**Stored data**
↓↓↓

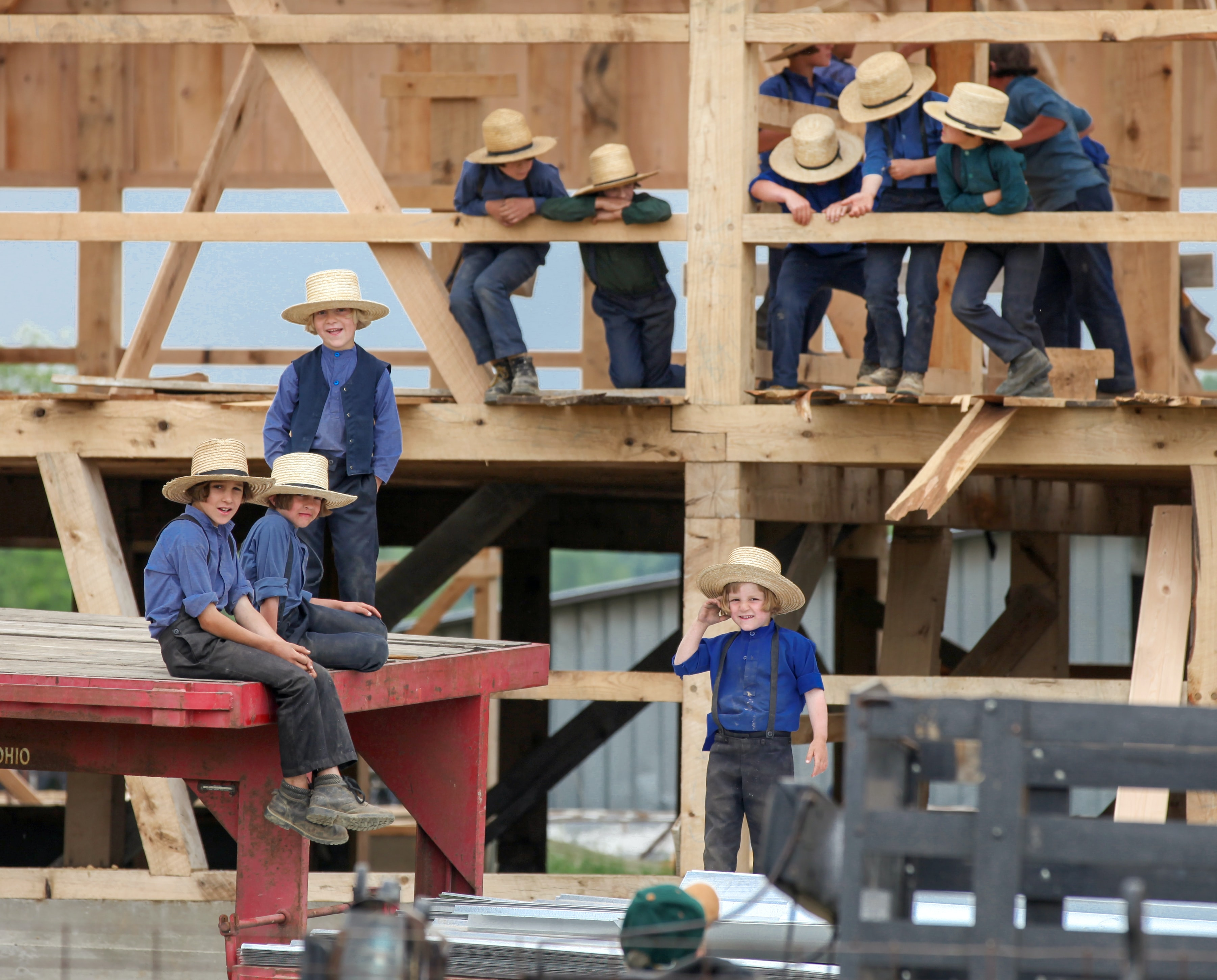 group of children wearing blue shirts and pants climbing on wood during daytime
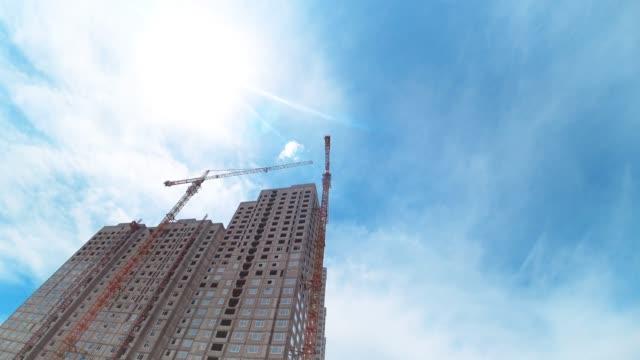 Cranes building house.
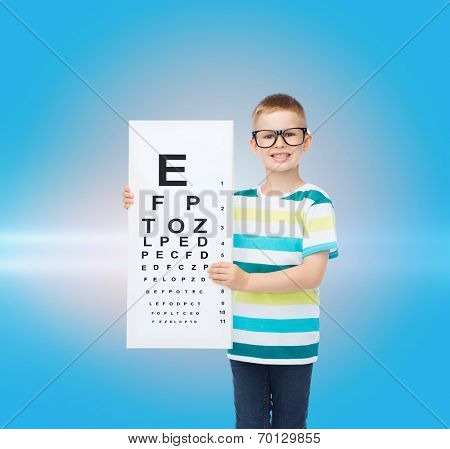 vision, health, childhood, ophthalmology and people concept - smiling little boy in eyeglasses with with eye chart over blue background with laser light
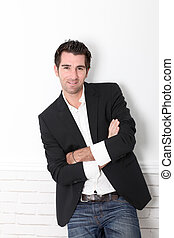 Man with arms crossed leaning on white wall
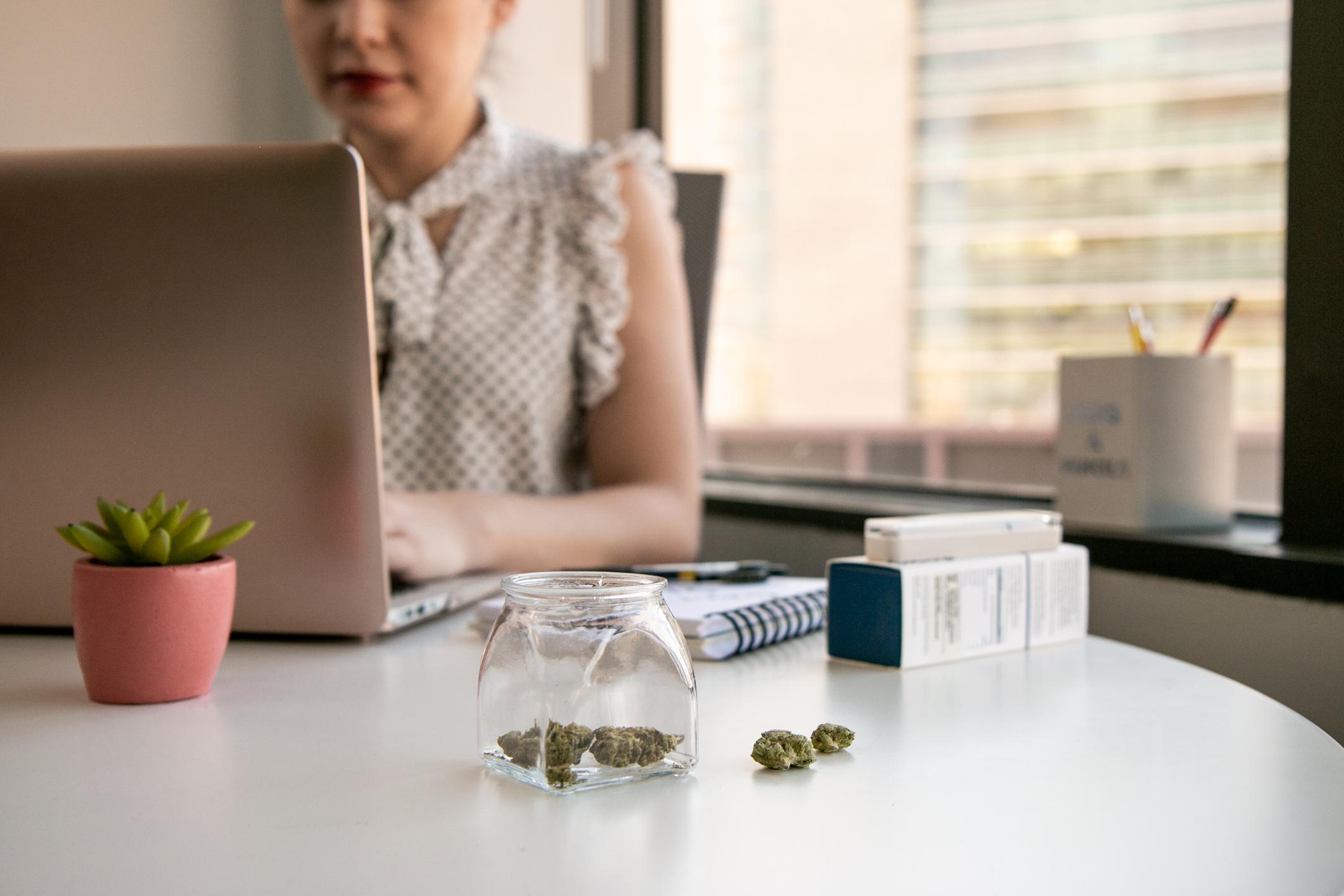 Female-Cannabis-Entrepreneur-working-on-Marketing-for-Marijuana-Business-in-Bright,-Soft-Lit-Office-1129397827_2125x1417.jpeg
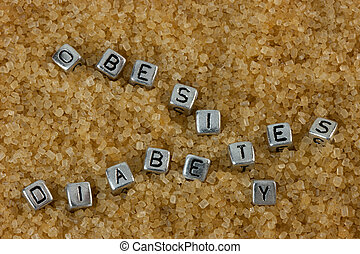 Obesity and Diabetes Concept - Letter tiles spelling out the...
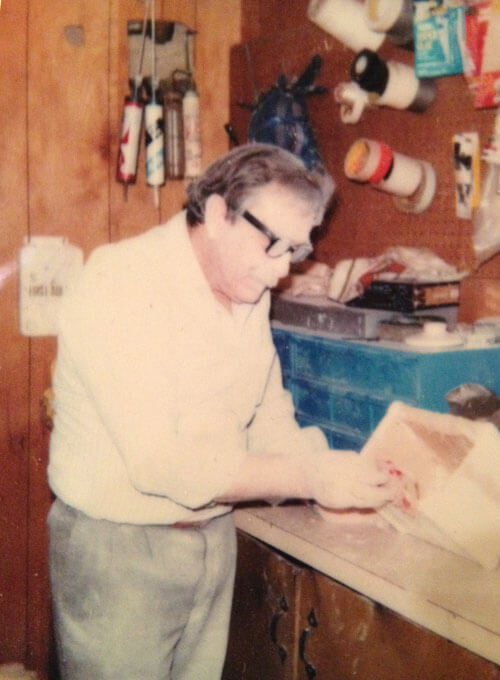 Founder Henry J. Roy putting the final touches on the original Dynasty Urns urnmold in his workshop.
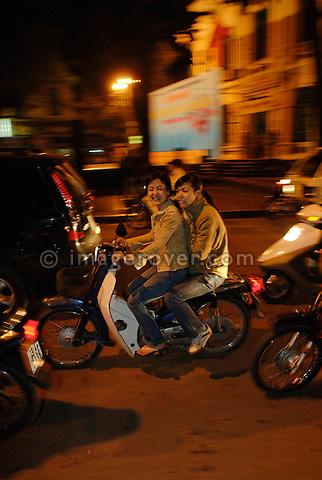 Asia, Vietnam, Hanoi. Hanoi old quarter. Two girls on motorbike on Le Thai To St.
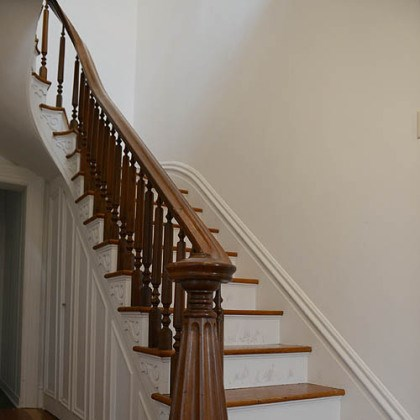 Upon entering the 17- by 7-foot foyer Upon entering the 17- by 7-foot foyer, the visitor notices a grand staircase and hardwood floors that run throughout the house.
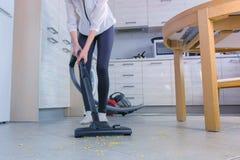 La femme nettoie à l'aspirateur le plancher de cuisine Elle range les flocons d'avoine dispersés sur la tuile grise photos stock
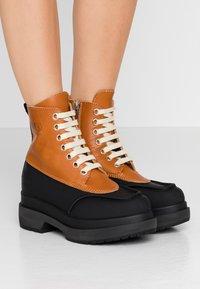 MM6 Maison Margiela - Platform ankle boots - bran/black - 0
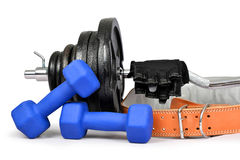 Dumbbells with belt and gloves Stock Photo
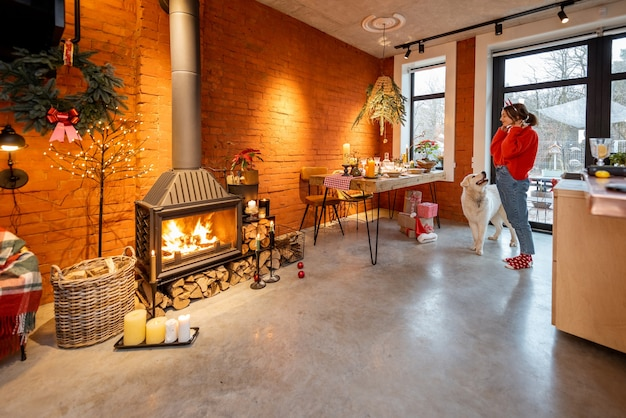 お祝いに装飾されたダイニングテーブルと暖炉のあるスタイリッシュな家のインテリア。年末年始に犬を連れた女性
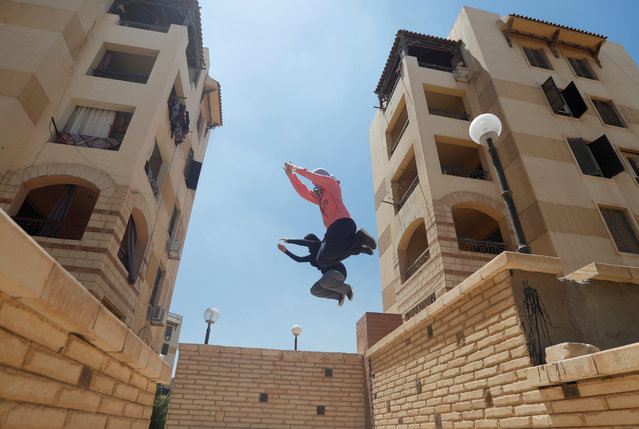 """Egyptian women from Parkour Egypt """"PKE"""" practice their parkour skills around buildings on the outskirts of Cairo, Egypt on July 20, 2018. Curious crowds, accustomed to women taking a low profile in Egypt, often congregate to watch the training, sometimes taking pictures and filming. But the women keep up the training unhindered, insisting that no sport is exclusive for men. (Photo by Amr Abdallah Dalsh/Reuters)"""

↑↑↑

**Exercise goal**
In the records above, find the line with "Cranes building house." and the line with "Upon entering the 17- by 7-foot foyer Upon"; please transcribe exactly those two lines and all lines between them, omitting any picture.

**Expected answer**
 Cranes building house.
 vision, health, childhood, ophthalmology and people concept - smiling little boy in eyeglasses with with eye chart over blue background with laser light
 Man with arms crossed leaning on white wall
 Female-Cannabis-Entrepreneur-working-on-Marketing-for-Marijuana-Business-in-Bright,-Soft-Lit-Office-1129397827_2125x1417.jpeg
 Obesity and Diabetes Concept - Letter tiles spelling out the...
 Founder Henry J. Roy putting the final touches on the original Dynasty Urns urnmold in his workshop.
 Asia, Vietnam, Hanoi. Hanoi old quarter. Two girls on motorbike on Le Thai To St.
 Upon entering the 17- by 7-foot foyer Upon entering the 17- by 7-foot foyer, the visitor notices a grand staircase and hardwood floors that run throughout the house.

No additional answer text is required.